Le conflit qui oppose l’armée et les mouvements de l’ancienne rébellion indépendantiste risque d’aggraver encore la situation sécuritaire au Mali. De quoi susciter des inquiétudes, tant à Bamako que dans les pays voisins.
Le 19 septembre, au journal de 20 heures, des scènes de bombardement aériens sont montrées aux Maliens. Selon le présentateur de la télévision nationale, il s’agit de la « riposte » des Forces armées maliennes (Fama) à une « attaque terroriste complexe » dans la zone de Léré, à environ 1 000 km au nord de Bamako. Alors que les affrontements se multiplient entre les militaires au pouvoir à Bamako et les anciens rebelles de l’Azawad, l’accord de paix conclu en 2015 n’a jamais paru aussi menacé.
Qui, des mouvements rebelles ou des forces loyalistes, prononcera le premier l’acte de décès de l’accord de paix et de réconciliation d’Alger signé en 2015 par les mouvements indépendantistes touareg et arabes et l’Etat malien ? Le cessez-le-feu, qui surnageait dans un océan de méfiance entre les deux parties, a été sérieusement écorné ces dernières semaines laissant craindre une reprise généralisée des affrontements.
Les derniers combats entre la Coordination des mouvements de l’Azawad (CMA, regroupement des principaux groupes rebelles signataires de l’accord d’Alger) et les forces armées maliennes (FAMa) se sont déroulés le 17 septembre à Léré au sud-est de Tombouctou, près de la frontière avec la Mauritanie. Les combattants de la CMA ont brièvement occupé cette base de l’armée malienne. « Ils ont pris par surprise les FAMa et les ont fait déguerpir en s’emparant au passage d’armes et de matériel militaire avant de se retirer en bon ordre », rapporte un dignitaire touareg, membre d’un autre groupe, joint au téléphone. La CMA a revendiqué avoir abattu, lors des combats, un avion de chasse de type Albatros L-39, l’un de ceux fournis en début d’année à Bamako par la fédération de Russie.

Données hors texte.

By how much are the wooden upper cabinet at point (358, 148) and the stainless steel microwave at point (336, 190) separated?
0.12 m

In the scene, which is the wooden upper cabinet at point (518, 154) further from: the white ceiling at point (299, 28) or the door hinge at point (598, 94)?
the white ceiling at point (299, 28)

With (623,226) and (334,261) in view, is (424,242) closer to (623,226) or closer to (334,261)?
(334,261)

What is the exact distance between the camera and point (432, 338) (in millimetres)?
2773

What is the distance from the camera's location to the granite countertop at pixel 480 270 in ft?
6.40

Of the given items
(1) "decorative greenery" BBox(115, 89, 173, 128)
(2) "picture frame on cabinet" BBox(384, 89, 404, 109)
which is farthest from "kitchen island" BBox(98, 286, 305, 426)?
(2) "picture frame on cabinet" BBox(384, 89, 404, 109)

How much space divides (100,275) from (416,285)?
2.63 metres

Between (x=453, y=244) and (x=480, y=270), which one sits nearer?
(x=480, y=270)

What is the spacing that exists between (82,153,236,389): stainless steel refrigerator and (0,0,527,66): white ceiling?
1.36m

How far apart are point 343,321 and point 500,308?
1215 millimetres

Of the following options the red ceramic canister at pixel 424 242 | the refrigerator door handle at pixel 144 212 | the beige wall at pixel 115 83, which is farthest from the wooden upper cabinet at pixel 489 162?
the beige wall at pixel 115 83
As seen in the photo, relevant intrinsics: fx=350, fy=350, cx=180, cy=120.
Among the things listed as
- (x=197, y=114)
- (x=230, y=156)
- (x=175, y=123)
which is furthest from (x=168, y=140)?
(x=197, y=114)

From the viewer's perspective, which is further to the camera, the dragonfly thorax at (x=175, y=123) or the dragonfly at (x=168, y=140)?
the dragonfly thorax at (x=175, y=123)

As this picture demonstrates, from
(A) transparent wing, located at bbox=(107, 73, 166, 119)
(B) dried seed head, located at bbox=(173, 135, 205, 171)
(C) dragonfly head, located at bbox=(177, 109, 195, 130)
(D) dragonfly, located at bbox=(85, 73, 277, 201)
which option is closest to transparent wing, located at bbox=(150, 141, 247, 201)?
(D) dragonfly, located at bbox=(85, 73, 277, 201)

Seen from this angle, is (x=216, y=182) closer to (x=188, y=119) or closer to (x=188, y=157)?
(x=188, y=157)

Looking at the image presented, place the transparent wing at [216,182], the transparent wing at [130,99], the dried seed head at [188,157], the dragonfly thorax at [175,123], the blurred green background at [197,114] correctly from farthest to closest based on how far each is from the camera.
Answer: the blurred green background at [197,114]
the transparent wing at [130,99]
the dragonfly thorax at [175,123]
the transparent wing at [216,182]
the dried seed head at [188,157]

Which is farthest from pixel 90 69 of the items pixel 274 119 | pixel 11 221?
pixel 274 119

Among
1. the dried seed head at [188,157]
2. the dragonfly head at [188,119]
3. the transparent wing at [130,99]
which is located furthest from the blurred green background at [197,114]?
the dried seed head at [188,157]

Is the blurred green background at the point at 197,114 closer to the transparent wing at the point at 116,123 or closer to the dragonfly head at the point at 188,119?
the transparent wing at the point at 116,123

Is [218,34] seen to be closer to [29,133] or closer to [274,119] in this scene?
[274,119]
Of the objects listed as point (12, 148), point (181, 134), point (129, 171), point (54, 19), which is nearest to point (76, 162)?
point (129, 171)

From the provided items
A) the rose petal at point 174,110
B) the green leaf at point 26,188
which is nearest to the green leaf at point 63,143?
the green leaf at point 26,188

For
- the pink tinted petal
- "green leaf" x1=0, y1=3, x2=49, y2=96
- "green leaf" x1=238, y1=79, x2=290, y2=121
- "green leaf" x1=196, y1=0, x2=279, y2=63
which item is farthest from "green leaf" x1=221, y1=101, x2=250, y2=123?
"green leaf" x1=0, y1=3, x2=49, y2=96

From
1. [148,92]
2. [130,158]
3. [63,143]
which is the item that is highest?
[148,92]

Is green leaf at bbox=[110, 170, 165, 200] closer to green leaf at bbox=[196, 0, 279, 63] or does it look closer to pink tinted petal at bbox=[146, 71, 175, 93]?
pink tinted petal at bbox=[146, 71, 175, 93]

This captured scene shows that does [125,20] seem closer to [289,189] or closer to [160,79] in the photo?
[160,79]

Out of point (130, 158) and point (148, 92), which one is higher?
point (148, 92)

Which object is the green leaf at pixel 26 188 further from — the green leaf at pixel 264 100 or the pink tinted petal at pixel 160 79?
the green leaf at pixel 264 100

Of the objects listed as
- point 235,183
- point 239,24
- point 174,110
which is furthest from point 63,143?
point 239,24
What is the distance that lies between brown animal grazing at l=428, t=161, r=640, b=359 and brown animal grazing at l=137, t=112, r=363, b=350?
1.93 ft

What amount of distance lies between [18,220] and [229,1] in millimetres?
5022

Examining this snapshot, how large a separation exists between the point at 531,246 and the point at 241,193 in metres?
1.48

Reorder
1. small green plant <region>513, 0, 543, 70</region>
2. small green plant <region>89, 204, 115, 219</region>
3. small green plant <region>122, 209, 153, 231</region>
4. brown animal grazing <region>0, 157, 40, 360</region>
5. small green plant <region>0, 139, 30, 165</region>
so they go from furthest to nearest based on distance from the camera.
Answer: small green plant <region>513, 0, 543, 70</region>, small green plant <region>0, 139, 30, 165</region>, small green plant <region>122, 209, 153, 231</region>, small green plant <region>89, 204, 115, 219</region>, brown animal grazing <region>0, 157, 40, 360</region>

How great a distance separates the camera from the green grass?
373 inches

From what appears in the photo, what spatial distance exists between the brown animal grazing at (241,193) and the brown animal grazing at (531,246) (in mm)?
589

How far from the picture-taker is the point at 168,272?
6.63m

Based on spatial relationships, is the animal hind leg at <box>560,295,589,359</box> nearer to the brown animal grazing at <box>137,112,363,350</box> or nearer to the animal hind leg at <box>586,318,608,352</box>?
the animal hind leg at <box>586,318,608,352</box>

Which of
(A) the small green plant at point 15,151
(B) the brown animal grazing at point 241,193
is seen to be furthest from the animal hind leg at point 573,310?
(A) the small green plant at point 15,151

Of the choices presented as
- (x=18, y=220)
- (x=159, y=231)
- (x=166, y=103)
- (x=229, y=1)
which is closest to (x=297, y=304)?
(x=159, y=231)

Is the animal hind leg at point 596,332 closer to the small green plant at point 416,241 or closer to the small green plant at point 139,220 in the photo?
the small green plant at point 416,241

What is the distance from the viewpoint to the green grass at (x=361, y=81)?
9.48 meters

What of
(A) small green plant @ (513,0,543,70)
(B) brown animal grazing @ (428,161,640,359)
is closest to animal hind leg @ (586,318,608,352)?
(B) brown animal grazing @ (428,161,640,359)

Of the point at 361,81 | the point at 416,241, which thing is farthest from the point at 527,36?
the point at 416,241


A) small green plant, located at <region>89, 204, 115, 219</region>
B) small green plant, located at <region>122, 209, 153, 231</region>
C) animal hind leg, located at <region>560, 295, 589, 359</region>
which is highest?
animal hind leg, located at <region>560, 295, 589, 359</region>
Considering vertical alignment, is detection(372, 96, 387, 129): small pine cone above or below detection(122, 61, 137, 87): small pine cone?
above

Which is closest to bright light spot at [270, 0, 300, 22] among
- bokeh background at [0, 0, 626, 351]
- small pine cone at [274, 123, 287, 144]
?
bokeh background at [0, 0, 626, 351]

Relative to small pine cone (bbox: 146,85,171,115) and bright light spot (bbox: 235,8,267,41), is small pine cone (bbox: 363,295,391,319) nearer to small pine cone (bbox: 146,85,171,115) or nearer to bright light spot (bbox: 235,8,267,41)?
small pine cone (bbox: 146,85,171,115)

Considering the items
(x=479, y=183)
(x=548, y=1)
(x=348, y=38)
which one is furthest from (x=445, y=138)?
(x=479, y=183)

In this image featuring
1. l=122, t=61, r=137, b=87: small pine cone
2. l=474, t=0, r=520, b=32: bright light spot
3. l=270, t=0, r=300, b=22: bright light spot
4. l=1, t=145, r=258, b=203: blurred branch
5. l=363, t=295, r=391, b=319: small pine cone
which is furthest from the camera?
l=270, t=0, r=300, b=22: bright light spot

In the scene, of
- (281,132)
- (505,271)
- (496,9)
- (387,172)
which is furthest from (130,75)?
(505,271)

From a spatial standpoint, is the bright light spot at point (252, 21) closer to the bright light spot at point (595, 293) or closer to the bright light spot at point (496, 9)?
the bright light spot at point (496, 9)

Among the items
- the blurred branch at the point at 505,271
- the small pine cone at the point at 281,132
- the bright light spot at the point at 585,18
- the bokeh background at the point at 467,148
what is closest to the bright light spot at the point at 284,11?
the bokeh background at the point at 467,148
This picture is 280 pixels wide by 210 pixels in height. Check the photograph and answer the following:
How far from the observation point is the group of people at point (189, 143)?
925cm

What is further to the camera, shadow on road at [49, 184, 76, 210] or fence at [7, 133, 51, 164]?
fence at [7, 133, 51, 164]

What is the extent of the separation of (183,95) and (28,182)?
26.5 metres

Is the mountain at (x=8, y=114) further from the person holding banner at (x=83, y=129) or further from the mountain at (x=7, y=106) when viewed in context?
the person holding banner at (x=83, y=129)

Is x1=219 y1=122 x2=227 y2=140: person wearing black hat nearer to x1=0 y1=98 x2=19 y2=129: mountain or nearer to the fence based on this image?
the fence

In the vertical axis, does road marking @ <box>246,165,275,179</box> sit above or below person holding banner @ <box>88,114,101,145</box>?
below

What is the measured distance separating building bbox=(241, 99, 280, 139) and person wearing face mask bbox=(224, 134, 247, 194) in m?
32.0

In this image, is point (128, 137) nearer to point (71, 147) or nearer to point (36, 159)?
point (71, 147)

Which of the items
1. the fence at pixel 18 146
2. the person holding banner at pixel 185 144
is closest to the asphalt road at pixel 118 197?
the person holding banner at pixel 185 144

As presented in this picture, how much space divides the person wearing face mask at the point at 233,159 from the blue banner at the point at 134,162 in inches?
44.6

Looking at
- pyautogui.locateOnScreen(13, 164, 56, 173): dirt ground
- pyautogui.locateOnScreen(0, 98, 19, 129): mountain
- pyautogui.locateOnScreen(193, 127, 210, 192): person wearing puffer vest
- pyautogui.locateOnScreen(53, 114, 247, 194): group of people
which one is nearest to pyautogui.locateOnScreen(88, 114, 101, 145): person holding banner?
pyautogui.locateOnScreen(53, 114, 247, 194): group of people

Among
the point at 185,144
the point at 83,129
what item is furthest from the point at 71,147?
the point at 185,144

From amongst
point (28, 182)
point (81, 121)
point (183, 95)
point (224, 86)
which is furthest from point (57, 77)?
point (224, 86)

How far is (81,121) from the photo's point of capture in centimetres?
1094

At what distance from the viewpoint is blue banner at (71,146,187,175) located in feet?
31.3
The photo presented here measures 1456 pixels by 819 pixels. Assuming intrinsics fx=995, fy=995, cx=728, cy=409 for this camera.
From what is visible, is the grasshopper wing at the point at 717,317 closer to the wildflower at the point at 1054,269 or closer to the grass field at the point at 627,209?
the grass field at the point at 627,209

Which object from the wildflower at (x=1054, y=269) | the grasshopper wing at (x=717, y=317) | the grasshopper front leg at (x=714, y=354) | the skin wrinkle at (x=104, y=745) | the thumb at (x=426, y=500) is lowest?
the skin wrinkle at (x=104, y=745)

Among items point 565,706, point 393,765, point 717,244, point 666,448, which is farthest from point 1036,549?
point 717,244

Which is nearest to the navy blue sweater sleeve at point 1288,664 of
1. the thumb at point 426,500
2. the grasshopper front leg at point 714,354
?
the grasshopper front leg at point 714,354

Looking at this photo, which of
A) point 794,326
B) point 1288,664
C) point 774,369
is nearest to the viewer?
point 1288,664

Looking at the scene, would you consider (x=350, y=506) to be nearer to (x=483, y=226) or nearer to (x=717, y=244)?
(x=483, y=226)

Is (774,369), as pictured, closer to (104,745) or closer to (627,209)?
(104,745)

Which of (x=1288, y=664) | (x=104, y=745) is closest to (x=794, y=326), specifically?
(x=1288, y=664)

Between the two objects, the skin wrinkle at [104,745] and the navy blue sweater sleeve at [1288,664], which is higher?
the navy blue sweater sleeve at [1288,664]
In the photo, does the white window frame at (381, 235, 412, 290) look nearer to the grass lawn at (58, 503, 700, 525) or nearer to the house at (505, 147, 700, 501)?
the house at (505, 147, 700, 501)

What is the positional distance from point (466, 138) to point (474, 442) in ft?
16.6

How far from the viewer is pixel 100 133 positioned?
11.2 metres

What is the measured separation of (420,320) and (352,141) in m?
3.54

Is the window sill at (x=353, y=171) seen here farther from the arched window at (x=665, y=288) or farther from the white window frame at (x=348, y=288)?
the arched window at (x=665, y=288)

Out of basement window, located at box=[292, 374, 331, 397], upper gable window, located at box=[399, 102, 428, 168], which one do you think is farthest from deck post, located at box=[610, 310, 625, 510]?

Cinq jours auparavant, les rebelles avaient attaqué un autre camp de l’armée malienne à Bourem. Cette ville stratégique pour les belligérants est située sur un axe transversal est-ouest reliant Tombouctou à Gao, et au carrefour de voies d’accès menant vers Kidal, sanctuaire des rébellions touareg qui, en 2012, proclamèrent l’indépendance de l’Azawad sur le septentrion malien. D’autres combats, dans cette même zone, avaient également eu lieu mi-août pour le contrôle de la base de Ber.
La junte entend reprendre tous les camps de la Minusma après leur évacuation. « La CMA, notamment, s’oppose au déploiement des forces armées maliennes dans les zones qu’elle contrôle », ajoutait le diplomate mauritanien qui s’inquiétait « du grave déficit de confiance entre les parties ». Or, la Minusma vient seulement de clore, le 30 août, la première phase de son retrait en quittant quatre de ses bases : Ménaka, Ogossagou, Ber, Goundam. A l’échelle du pays, l’ONU doit résoudre un véritable défi logistique en six mois : rapatrier 12 947 membres du personnel en uniforme, se séparer de 1 786 personnels civils, réexpédier 5 500 conteneurs maritimes de matériel et près de 4 000 véhicules, selon sa comptabilité. Les Nations unies doivent encore fermer neuf bases, parmi les plus sensibles sur les plans politique et sécuritaire, parce que situées dans les fiefs des mouvements rebelles.